Social security programs in Canada evolved from what Guest (1994, p.1) terms as a "residual model of care in which social welfare was offered at the discretion of specific agencies after all other options such as looking to relatives and private sources of income, had been exhausted." Guest (1994, p.1) also notes that "Social assistance was not viewed as being a major state responsibility and applying for 'relief ' as it was commonly called was felt to be a demeaning and stigmatizing experience." Between the time of confederation in 1867 and the mid-1940s, religious charities and voluntary organizations such as the Canadian Red Cross and the Victorian Order of Nurses provided services to Canadians in need. Social security was not viewed as being a major state responsibility, and applying for "relief,"1as it was commonly called, was felt to be a demeaning and stigmatizing experience. Over time, Canadians embraced the perspective that providing a social safety net for families and vulnerable persons is part of the social cost of operating a society that aims to provide a higher standard of living for more people.
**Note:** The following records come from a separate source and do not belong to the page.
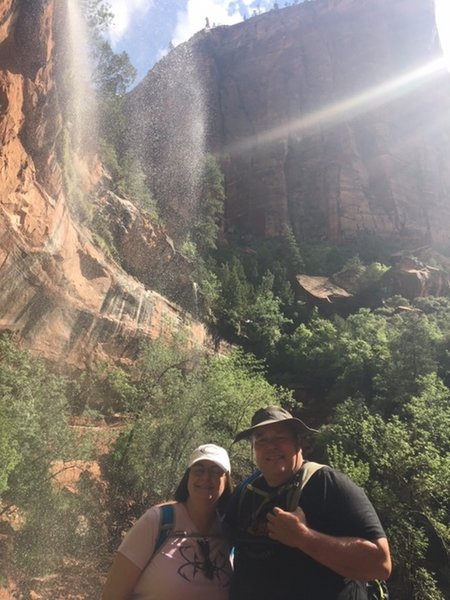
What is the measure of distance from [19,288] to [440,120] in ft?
250

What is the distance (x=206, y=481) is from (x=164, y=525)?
0.35 meters

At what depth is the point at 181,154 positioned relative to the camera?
45969 millimetres

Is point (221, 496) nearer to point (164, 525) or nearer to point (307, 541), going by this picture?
point (164, 525)

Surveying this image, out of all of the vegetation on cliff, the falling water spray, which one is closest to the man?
the vegetation on cliff

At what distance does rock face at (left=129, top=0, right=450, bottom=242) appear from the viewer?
55625mm

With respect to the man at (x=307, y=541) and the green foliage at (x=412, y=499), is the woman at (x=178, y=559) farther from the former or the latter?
the green foliage at (x=412, y=499)

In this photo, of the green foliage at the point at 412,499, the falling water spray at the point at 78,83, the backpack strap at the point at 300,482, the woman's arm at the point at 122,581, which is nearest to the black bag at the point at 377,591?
the backpack strap at the point at 300,482

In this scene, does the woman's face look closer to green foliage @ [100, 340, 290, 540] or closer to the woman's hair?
the woman's hair

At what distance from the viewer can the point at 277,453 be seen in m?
2.40

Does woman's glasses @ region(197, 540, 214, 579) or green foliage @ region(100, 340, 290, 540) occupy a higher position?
woman's glasses @ region(197, 540, 214, 579)

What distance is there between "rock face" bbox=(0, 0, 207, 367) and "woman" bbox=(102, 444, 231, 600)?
12576 millimetres

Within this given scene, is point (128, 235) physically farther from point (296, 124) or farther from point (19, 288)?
point (296, 124)

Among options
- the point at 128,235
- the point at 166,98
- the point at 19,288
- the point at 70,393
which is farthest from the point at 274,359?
the point at 166,98

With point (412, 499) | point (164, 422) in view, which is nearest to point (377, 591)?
point (412, 499)
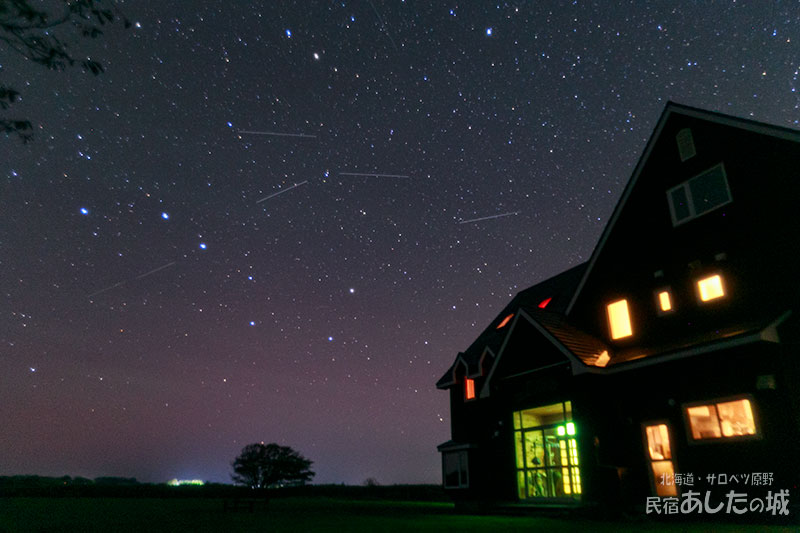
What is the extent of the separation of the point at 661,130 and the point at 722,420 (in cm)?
882

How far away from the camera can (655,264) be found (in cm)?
1464

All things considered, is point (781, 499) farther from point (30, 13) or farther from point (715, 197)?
point (30, 13)

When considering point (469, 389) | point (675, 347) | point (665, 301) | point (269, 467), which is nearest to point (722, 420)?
point (675, 347)

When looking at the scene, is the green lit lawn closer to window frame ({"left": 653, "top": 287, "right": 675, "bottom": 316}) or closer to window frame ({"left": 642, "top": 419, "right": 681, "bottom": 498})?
window frame ({"left": 642, "top": 419, "right": 681, "bottom": 498})

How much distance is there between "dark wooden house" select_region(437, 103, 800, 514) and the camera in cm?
1102

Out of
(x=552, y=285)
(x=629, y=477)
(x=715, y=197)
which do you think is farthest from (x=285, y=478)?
(x=715, y=197)

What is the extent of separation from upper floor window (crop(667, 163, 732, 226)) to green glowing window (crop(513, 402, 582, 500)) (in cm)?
686

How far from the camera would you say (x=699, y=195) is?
13867 mm

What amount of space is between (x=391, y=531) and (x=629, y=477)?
285 inches

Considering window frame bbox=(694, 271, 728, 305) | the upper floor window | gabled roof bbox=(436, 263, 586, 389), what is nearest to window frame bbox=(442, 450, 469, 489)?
gabled roof bbox=(436, 263, 586, 389)

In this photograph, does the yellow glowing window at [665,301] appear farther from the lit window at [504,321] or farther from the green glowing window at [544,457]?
the lit window at [504,321]

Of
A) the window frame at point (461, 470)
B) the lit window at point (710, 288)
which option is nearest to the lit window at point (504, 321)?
the window frame at point (461, 470)

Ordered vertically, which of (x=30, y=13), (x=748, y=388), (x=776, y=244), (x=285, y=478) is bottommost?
(x=285, y=478)

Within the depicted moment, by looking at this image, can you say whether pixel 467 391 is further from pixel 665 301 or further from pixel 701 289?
pixel 701 289
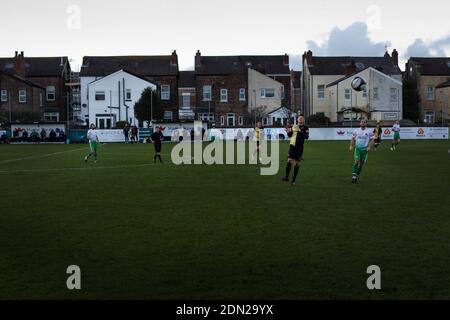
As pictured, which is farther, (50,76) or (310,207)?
(50,76)

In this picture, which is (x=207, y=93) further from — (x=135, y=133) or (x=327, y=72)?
(x=135, y=133)

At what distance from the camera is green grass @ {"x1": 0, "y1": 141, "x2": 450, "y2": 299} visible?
25.0 feet

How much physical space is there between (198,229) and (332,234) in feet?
7.77

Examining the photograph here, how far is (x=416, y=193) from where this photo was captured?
17141 mm

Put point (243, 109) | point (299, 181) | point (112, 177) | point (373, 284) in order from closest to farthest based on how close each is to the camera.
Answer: point (373, 284) → point (299, 181) → point (112, 177) → point (243, 109)

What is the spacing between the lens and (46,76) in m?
92.7

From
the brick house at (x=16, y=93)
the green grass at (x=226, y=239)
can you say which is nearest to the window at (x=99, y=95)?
the brick house at (x=16, y=93)

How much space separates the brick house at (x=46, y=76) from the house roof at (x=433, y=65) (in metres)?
50.4

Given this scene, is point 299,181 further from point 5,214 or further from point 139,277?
point 139,277

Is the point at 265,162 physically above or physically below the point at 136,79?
below

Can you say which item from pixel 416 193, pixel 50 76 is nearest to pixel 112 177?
pixel 416 193

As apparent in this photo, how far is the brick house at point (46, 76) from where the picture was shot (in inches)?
3622

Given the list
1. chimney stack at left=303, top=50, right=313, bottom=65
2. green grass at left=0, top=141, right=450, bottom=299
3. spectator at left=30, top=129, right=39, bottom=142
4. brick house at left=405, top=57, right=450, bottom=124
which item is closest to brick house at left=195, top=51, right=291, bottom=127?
chimney stack at left=303, top=50, right=313, bottom=65

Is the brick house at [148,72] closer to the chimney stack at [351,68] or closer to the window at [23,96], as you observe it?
the window at [23,96]
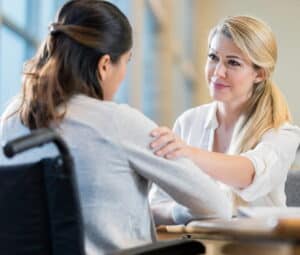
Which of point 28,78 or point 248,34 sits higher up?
point 248,34

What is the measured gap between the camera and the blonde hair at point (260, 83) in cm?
202

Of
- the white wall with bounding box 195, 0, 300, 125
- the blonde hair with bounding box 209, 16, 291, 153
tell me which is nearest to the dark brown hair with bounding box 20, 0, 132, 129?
the blonde hair with bounding box 209, 16, 291, 153

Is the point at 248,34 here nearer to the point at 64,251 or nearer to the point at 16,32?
the point at 64,251

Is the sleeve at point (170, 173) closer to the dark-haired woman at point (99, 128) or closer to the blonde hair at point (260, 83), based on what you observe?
the dark-haired woman at point (99, 128)

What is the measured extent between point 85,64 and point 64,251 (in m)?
0.45

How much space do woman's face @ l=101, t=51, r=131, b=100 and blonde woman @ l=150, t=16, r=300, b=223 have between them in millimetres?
486

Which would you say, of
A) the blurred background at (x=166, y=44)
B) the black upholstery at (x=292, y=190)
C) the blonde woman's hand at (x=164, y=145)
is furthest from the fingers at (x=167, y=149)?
the blurred background at (x=166, y=44)

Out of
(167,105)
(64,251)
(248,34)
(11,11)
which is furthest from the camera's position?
(167,105)

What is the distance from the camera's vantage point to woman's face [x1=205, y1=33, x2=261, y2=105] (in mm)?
2086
The original old-age pensions, unemployment insurance, and family allowance benefits in Canada were implemented between 1927 and 1944. Between 1945 and the 1960s there was increasing progress and consolidation between the federal and provincial governments in the role of social security. In 1966 the Canada Assistance Plan (CAP) dramatically expanded the role of government in social policy by providing income security to workers in its contributory unemployment insurance, pension scheme, and other protection programs. The CAP act committed the federal government to paying half of any increase in provincial expenditures on welfare services for the lessening, removal, or prevention of the causes or effects of poverty, child neglect, and dependence on public assistance.